Provided text
Issues Involved: 1. Competency of the appeal to the Appellate Assistant Commissioner (AAC) against the Income-tax Officer's (ITO) order declining continuation of registration. 2. Interpretation of relevant provisions under sections 184(7), 185(3), 185(4), and 246(j) of the Income-tax Act, 1961.
Issue-wise Detailed Analysis:
1. Competency of the Appeal to the AAC: The primary issue was whether the appeal to the AAC against the ITO's order dated September 5, 1975, which declined to grant continuation of registration to the assessee for the assessment year 1974-75, was competent. The ITO had refused continuation of registration because the declaration in Form No. 12 was filed late and without satisfactory explanation for the delay. The AAC, however, held that there was no delay and directed the ITO to allow continuation of registration. The Revenue contended that the ITO's order was not appealable.
2. Interpretation of Relevant Provisions: The court examined sections 184(7), 185(3), 185(4), and 246(j) to determine whether the ITO's order was appealable.
- Section 184(7): It states that once registration is granted to a firm for any assessment year, it continues for subsequent years provided there is no change in the constitution of the firm, and a declaration in Form No. 12 is furnished within the prescribed time. The ITO can allow a late declaration if satisfied that the delay was due to sufficient cause.

Input data
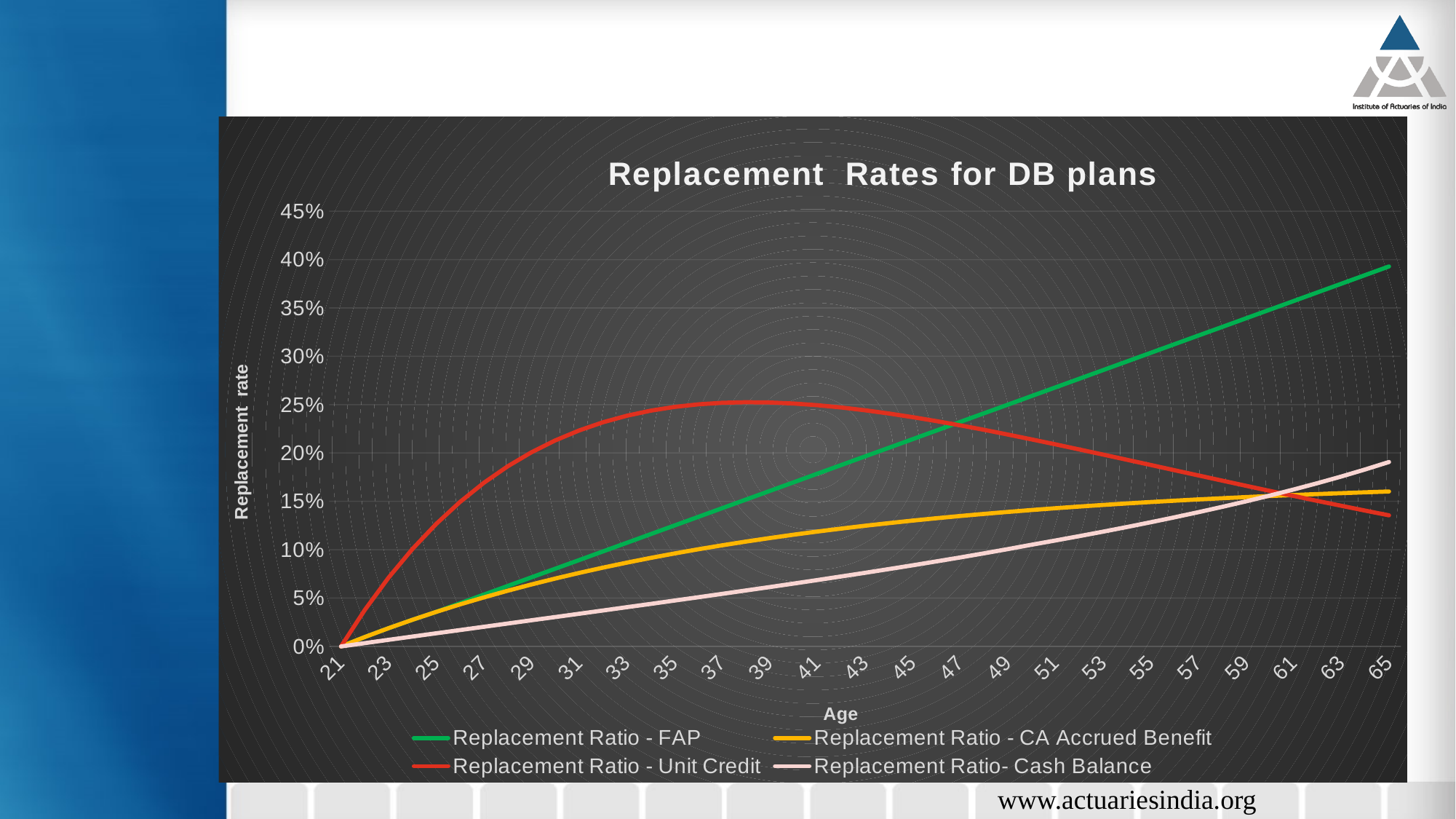
How many series does the legend list? 4 Is the peak value of Replacement Ratio - Unit Credit greater or less than 20%? greater Which series has the highest value at age 65? Replacement Ratio - FAP Which series has the lowest value at age 65? Replacement Ratio - Unit Credit How many age labels are shown along the x axis? 23 Does Replacement Ratio - FAP rise or fall as age increases from 21 to 65? rise What is the value of Replacement Ratio - FAP at age 21? 0% Is the value for Replacement Ratio - Unit Credit at age 65 greater or less than 15%? less What is the title of the chart? Replacement Rates for DB plans Is the value for Replacement Ratio - FAP at age 65 greater or less than 35%? greater What kind of chart is shown on the slide? line chart What is the label of the x axis? Age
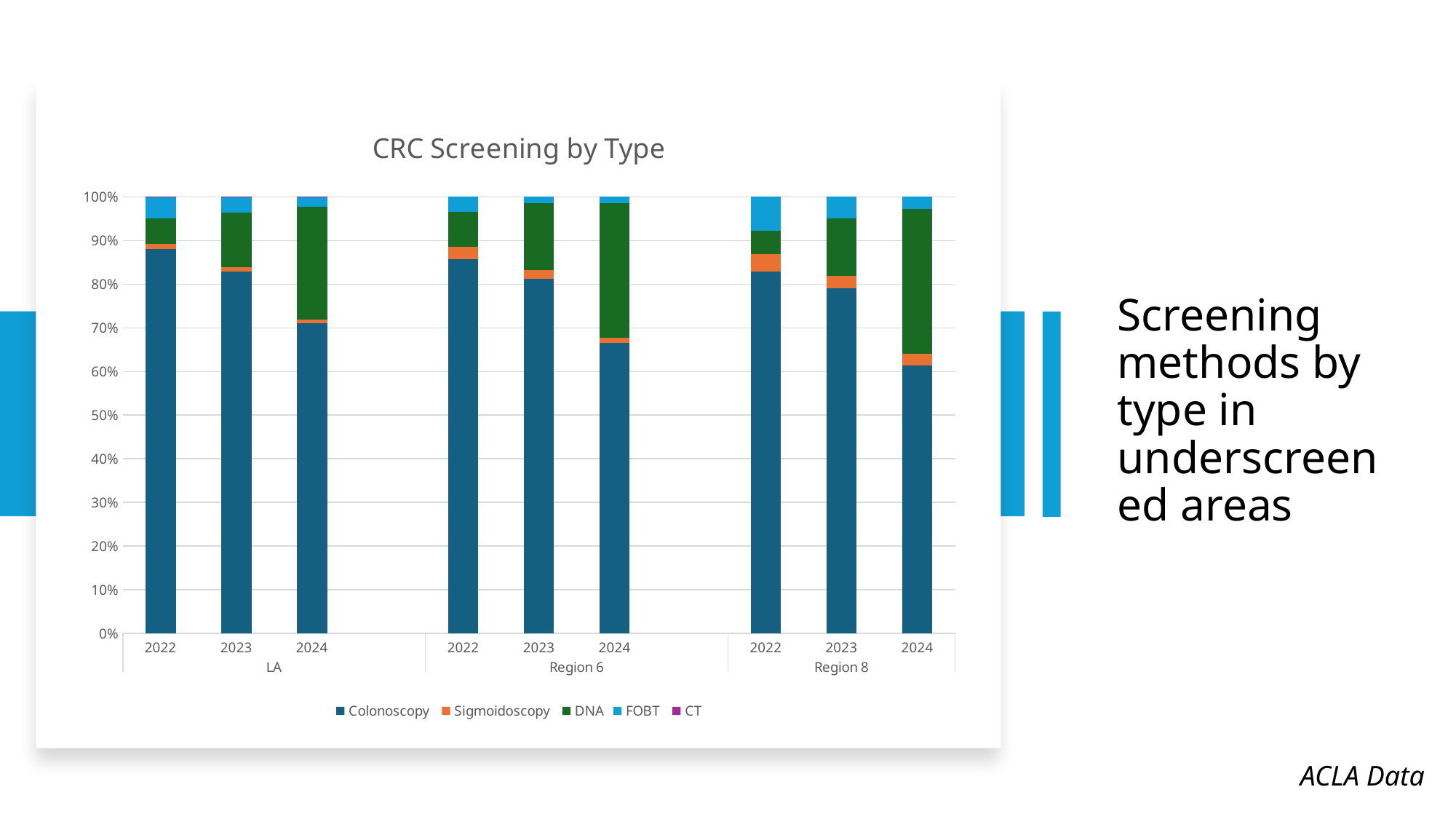
What is the title of the chart? CRC Screening by Type Is the Colonoscopy share for Region 8 in 2024 greater or less than 70%? less Is the Colonoscopy share for Region 6 in 2024 greater or less than 70%? less Which three areas are shown along the x axis? LA, Region 6, Region 8 How many stacked bars are plotted in the chart? 9 Is the Colonoscopy share for LA in 2022 greater or less than 80%? greater Which bar has the lowest Colonoscopy share? Region 8, 2024 Does the Colonoscopy share in Region 8 rise or fall from 2022 to 2024? fall Which is larger, the Colonoscopy share for LA in 2022 or for Region 8 in 2024? LA in 2022 What kind of chart is shown on the slide? Stacked bar chart How many series does the legend list? 5 Which screening types are listed in the legend? Colonoscopy, Sigmoidoscopy, DNA, FOBT, CT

The problem
Please repeat the case summary from "- Section 184(7): It" to "to sufficient cause.", swapping "declaration" for "statement".

Written response
- Section 184(7): It states that once registration is granted to a firm for any assessment year, it continues for subsequent years provided there is no change in the constitution of the firm, and a statement in Form No. 12 is furnished within the prescribed time. The ITO can allow a late statement if satisfied that the delay was due to sufficient cause.